**Problem details**
Write out exactly the lines from the one holding "kingdom: Animalia" to the last line of the entries, both ends included and nothing else, without the pictures.

**Extracted records**
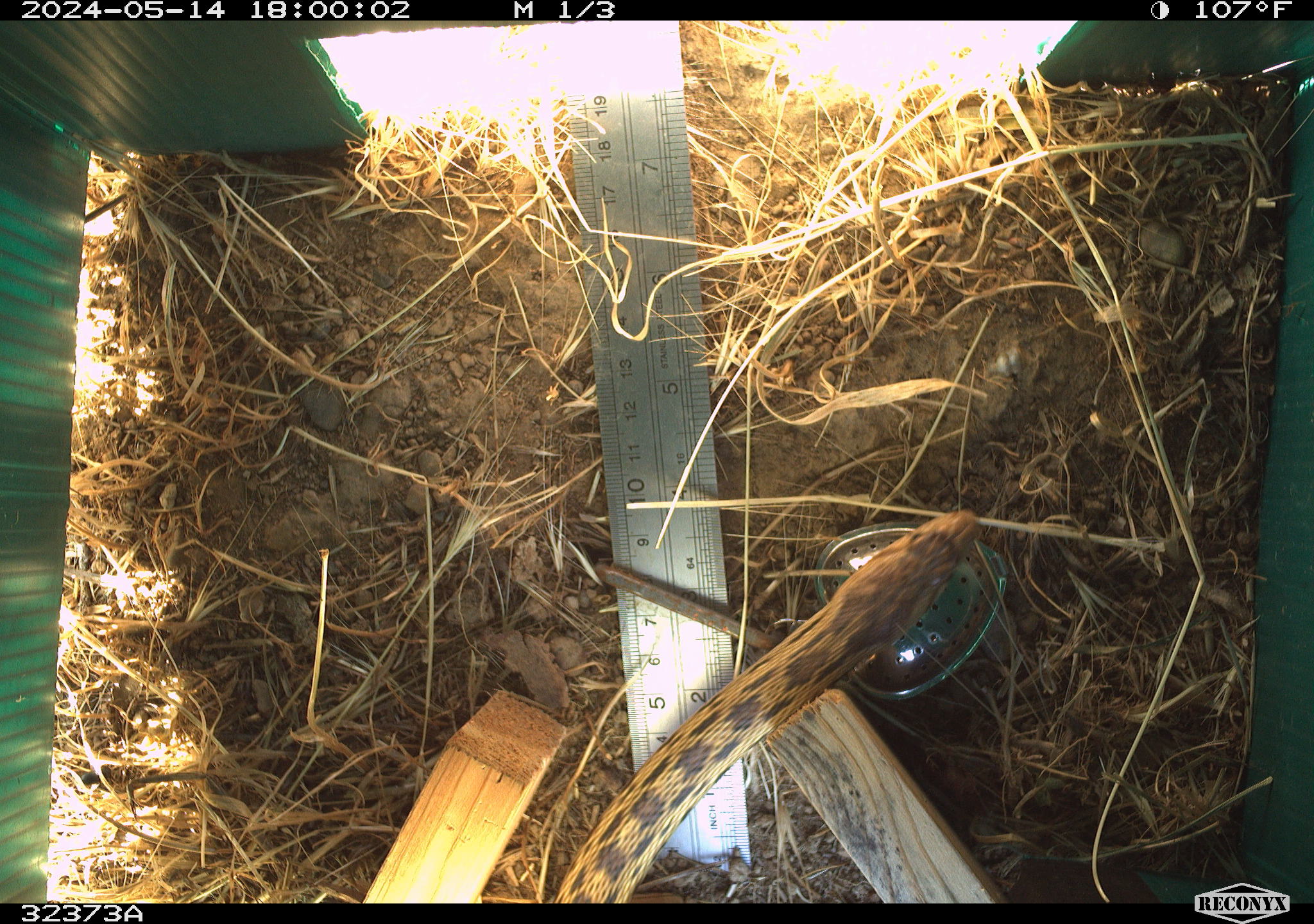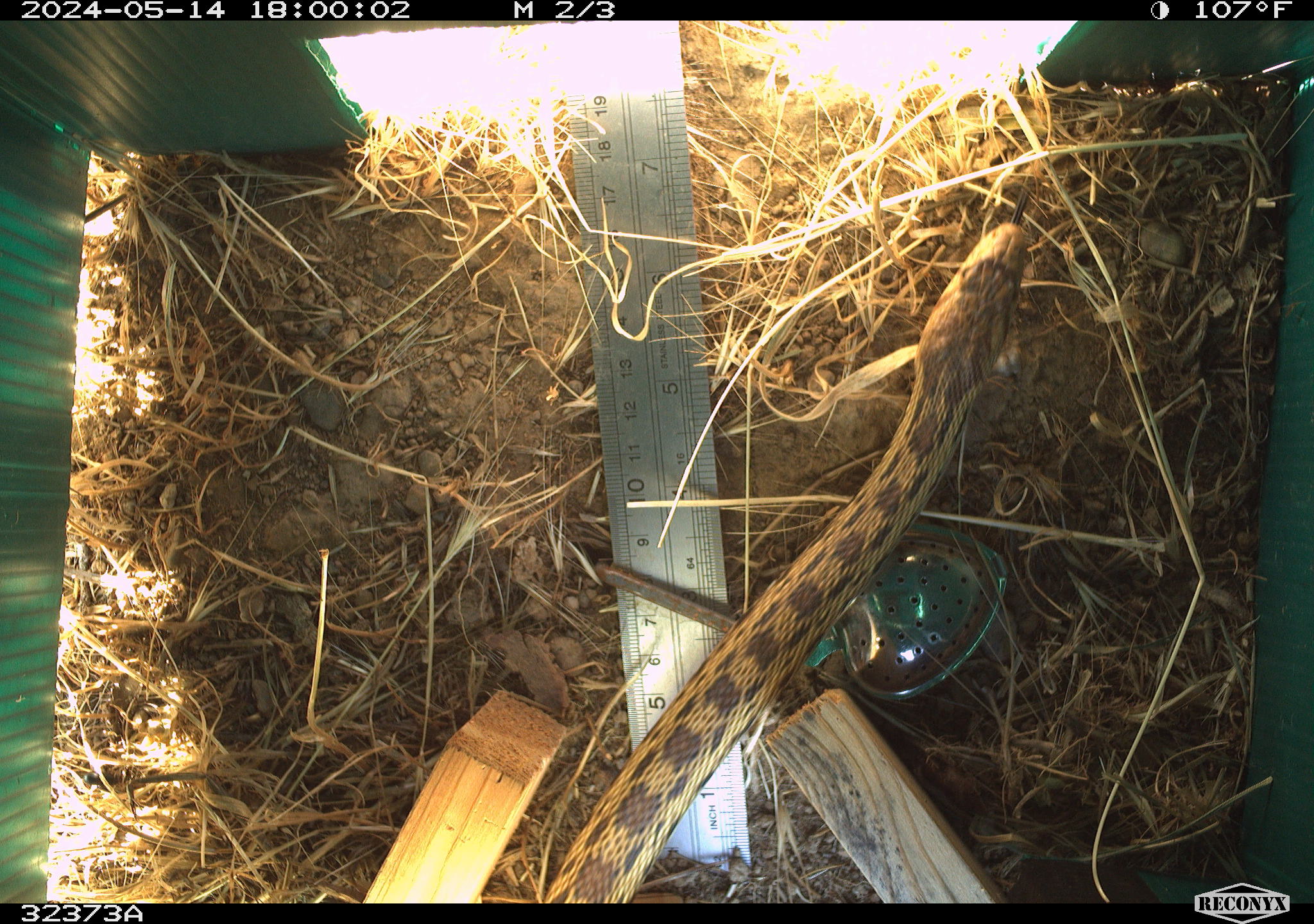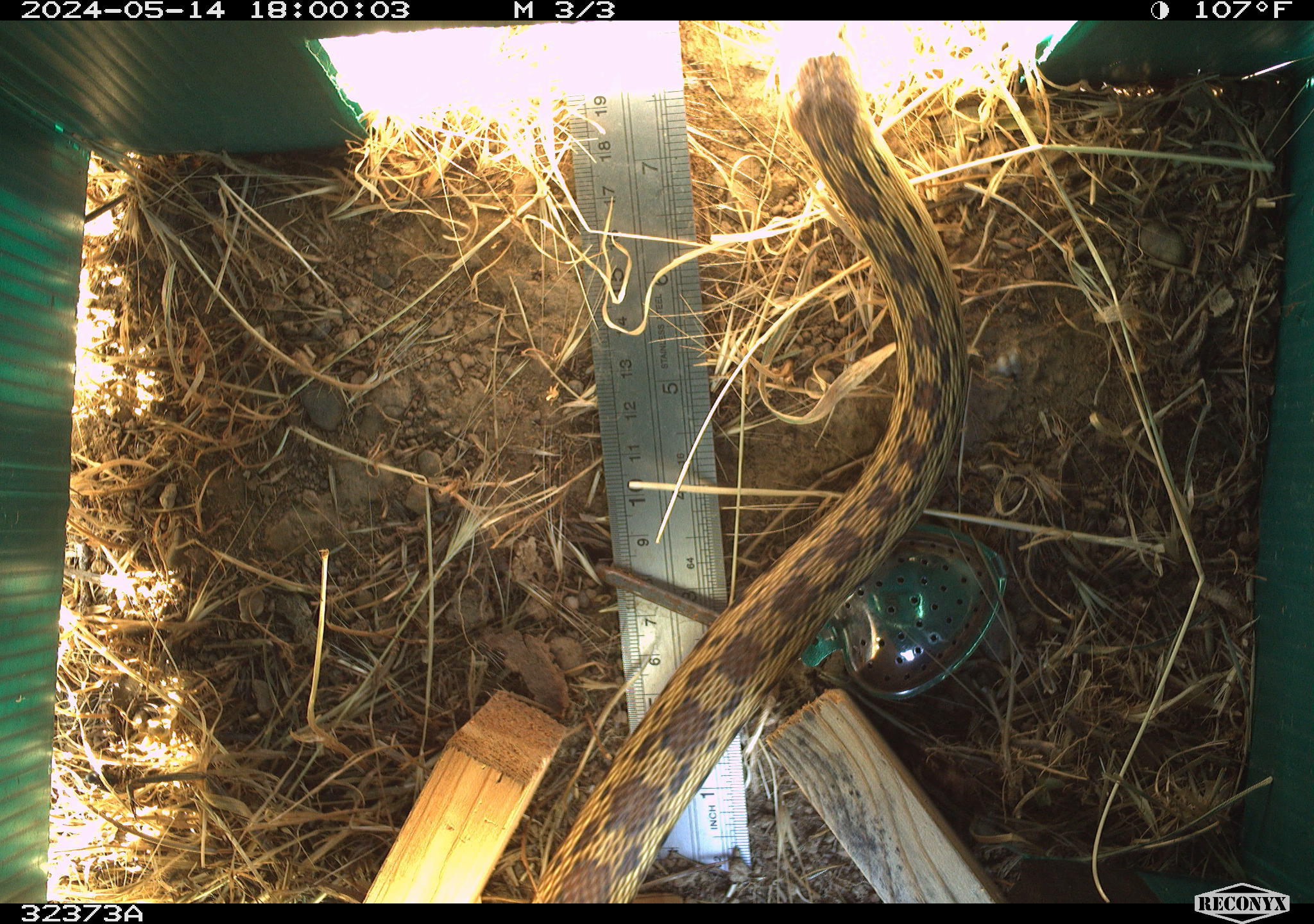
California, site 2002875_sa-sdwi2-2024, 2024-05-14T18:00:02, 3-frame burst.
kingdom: Animalia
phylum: Chordata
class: Reptilia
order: Squamata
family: Colubridae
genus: Pituophis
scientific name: Pituophis catenifer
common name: gophersnake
Gophersnake (Pituophis catenifer).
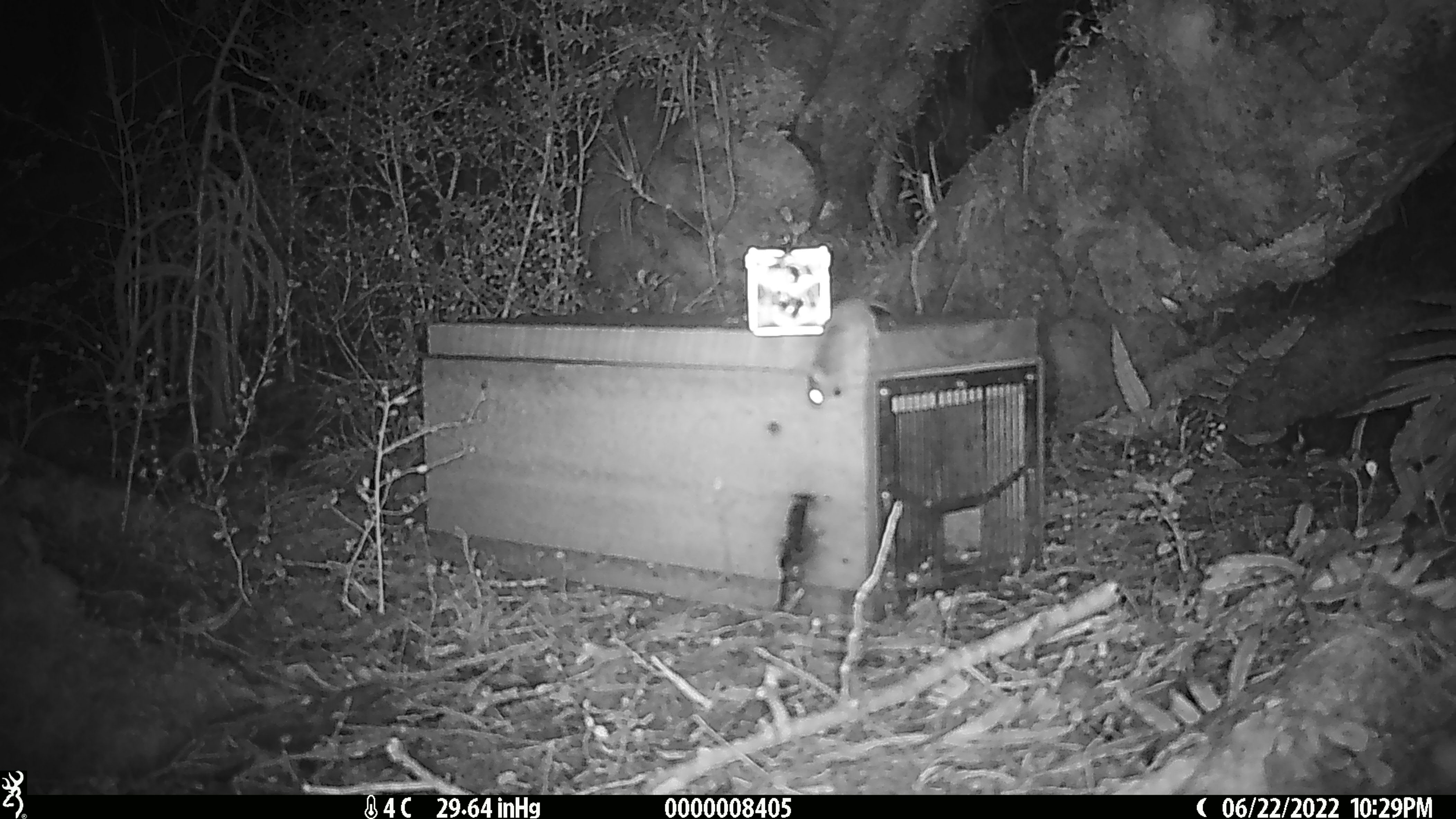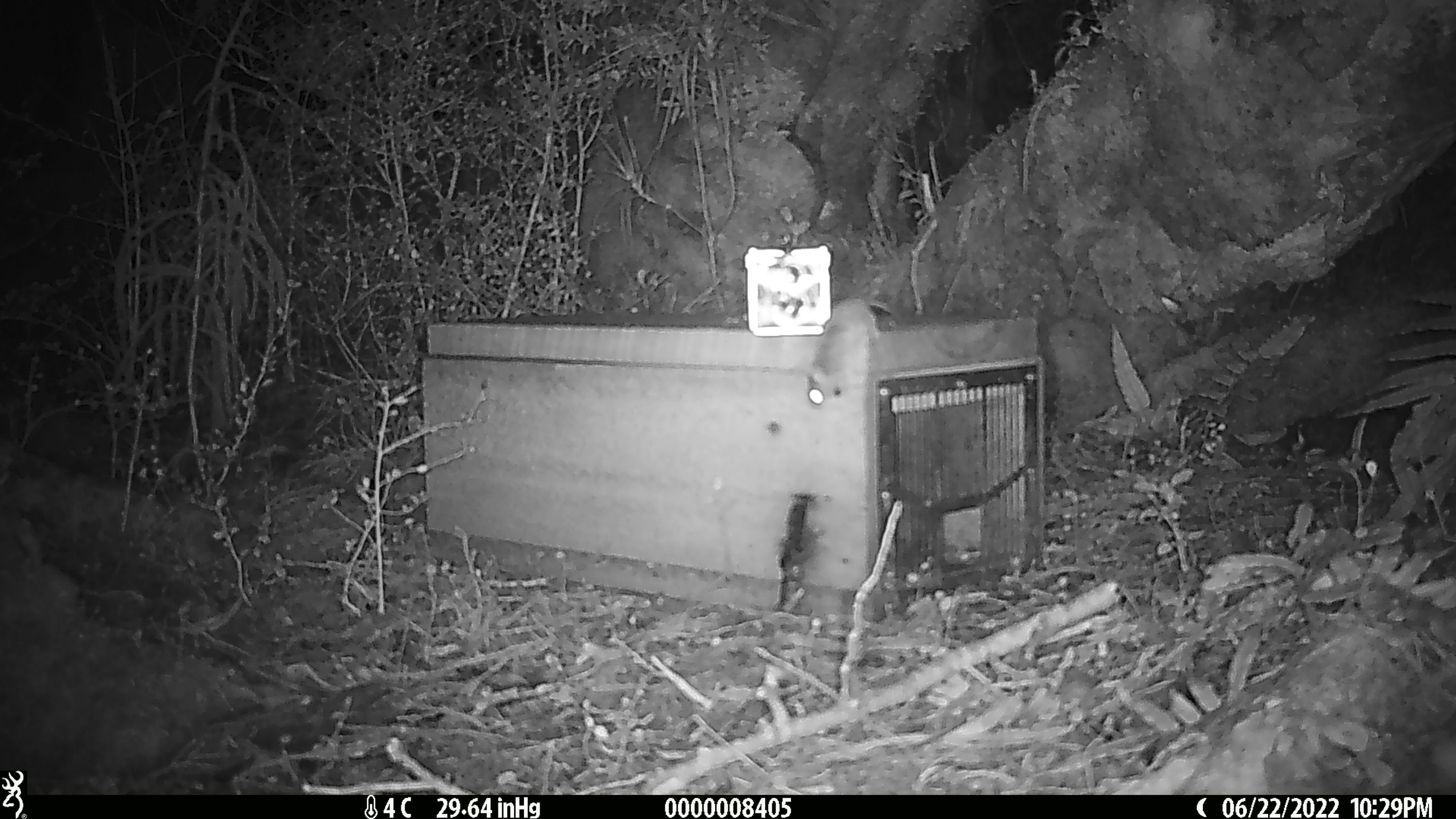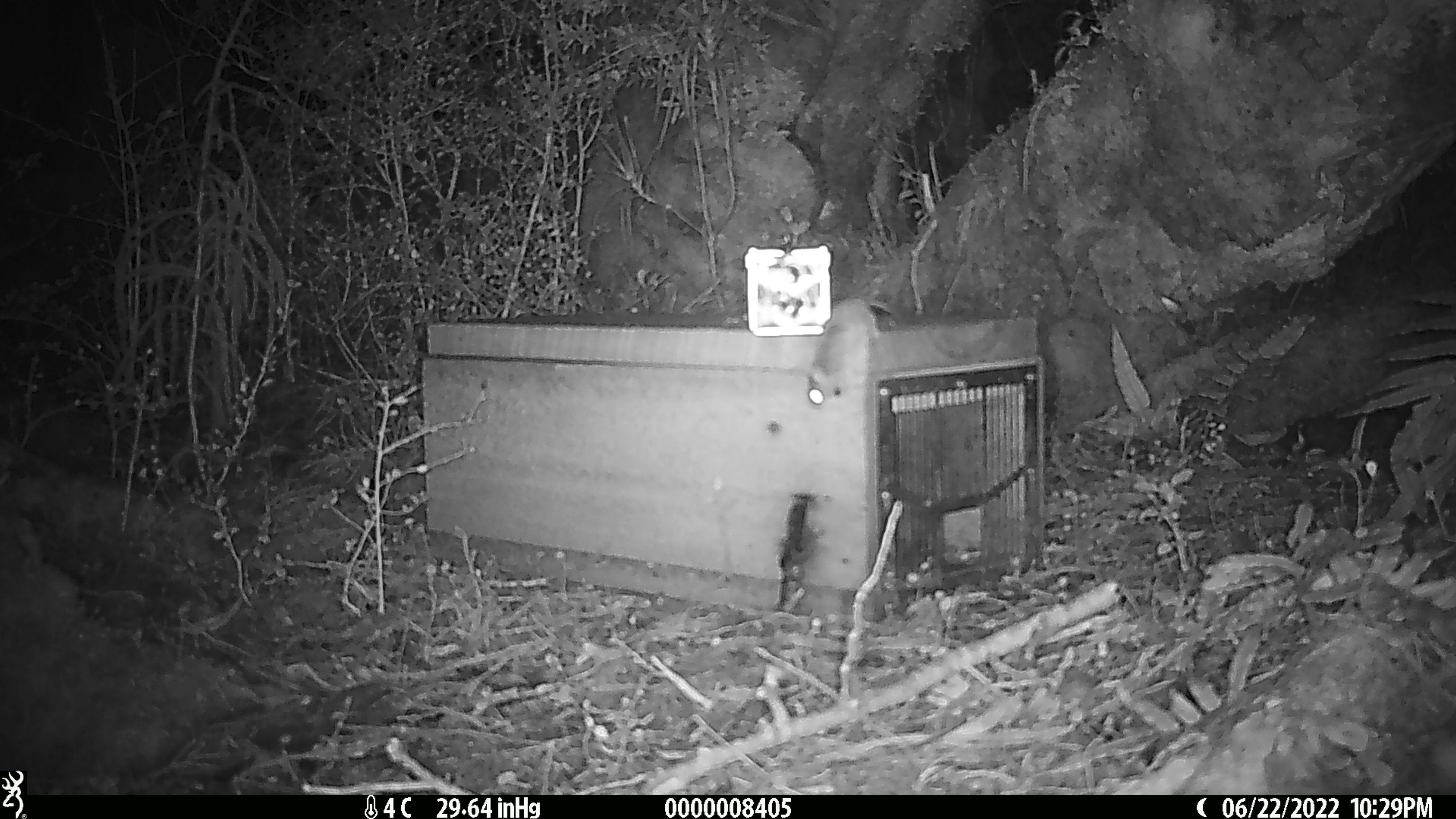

**The completed task**
kingdom: Animalia
phylum: Chordata
class: Reptilia
order: Squamata
family: Colubridae
genus: Pituophis
scientific name: Pituophis catenifer
common name: gophersnake
Gophersnake (Pituophis catenifer).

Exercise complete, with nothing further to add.